Well that amp lists it's output voltage as 300 millivolts max from the microphone signal. That means if will not use up much of the voltage measurement range of an arduino analog input pin which is 0-5vdc, so you are only going to have 6% of the measurement range in effect. Also the 300 millivolts is still an AC voltage and again an arduino pin cannot safely measure the negative portion of a AC signal without risking damage to the input pin. A 300 millivolt signal means the voltage can vary anywhere within a +150 millivolt to a -150 millivolt range, and the arduino analog input pin cannot handle the 0 to -150 millivolt part. So usually you will see a opamp buffer stage added to allow a DC offset value to be added to the AC signal such that the total positive and negative peaks values of the audio signal are contained within a DC 0-5vdc range.

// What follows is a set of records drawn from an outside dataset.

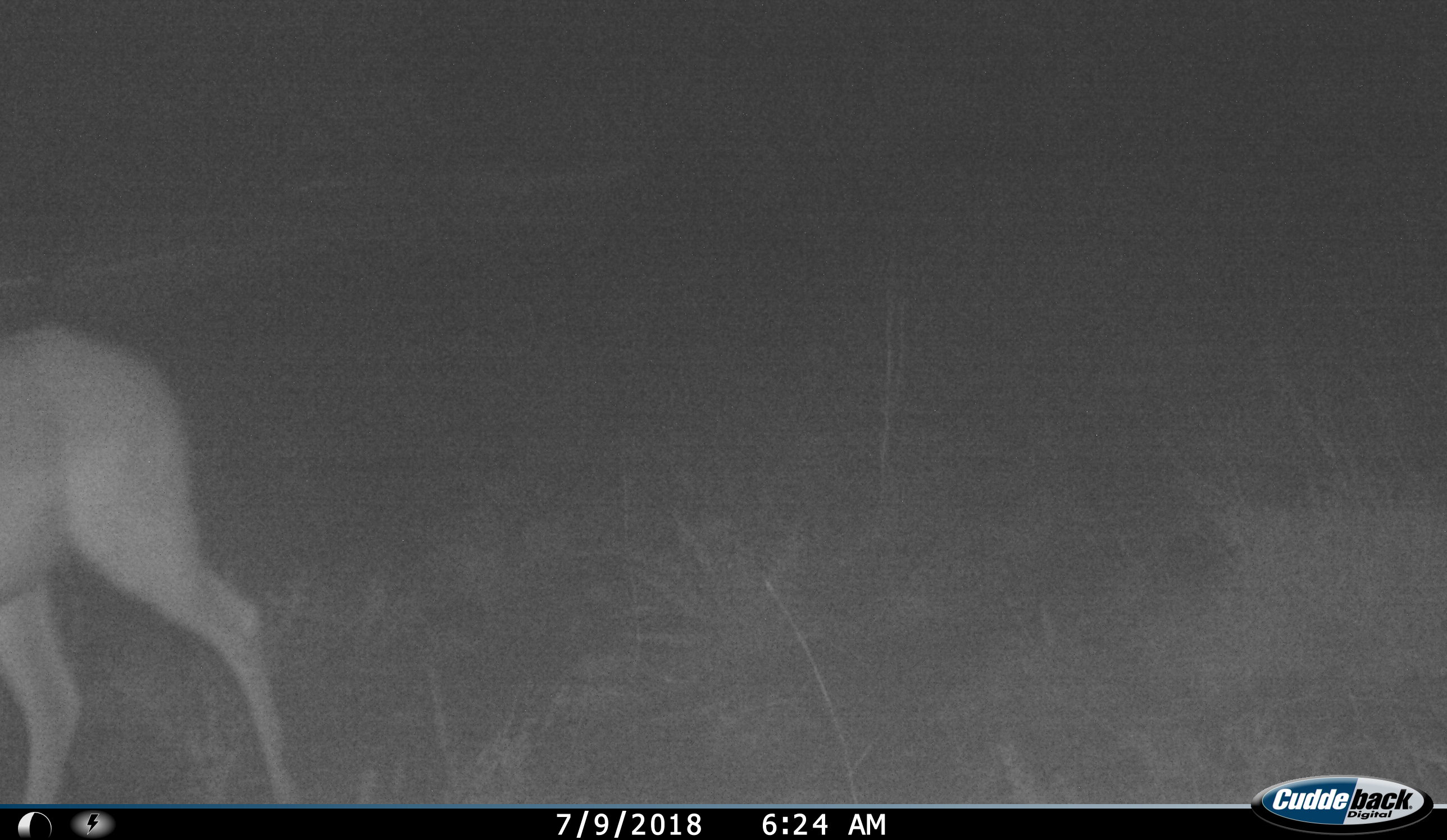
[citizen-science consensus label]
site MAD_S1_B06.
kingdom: Animalia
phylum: Chordata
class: Mammalia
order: Artiodactyla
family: Bovidae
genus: Aepyceros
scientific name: Aepyceros melampus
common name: impala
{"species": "impala (Aepyceros melampus)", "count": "1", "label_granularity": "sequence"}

I only bring these issue up because before you can have any success with your software methods you first must have the electrical interface proper or you will just end up with a lot of frustration as garbage in will always result in garbage out. I would suggest you search the web for projects that already perform what you are trying to do and look at how they handled both the electrical side and the software side.

Good luck;

Lefty

KeithRB:
I know it is fun to do your own FFT, but this chip does all the work for you, too bad it is backordered:
Graphic Equalizer Display Filter - MSGEQ7 - COM-10468 - SparkFun Electronics

Hehe, I know my understanding of electronics is lacking. It's our first time we do something like this practical in school... And we've never done anything with microphones and amplifiers... No wonder? But we're still going to do this because we want to learn!

So what I've understand is that we need a stronger audio signal from the amplifier who can do 0-5VDC and not 0-0.3VDC as our does? And to to that easy, is to replace the chip to something that KeithRB mentioned? Again, electronics are sadly not our best section... We suck at it.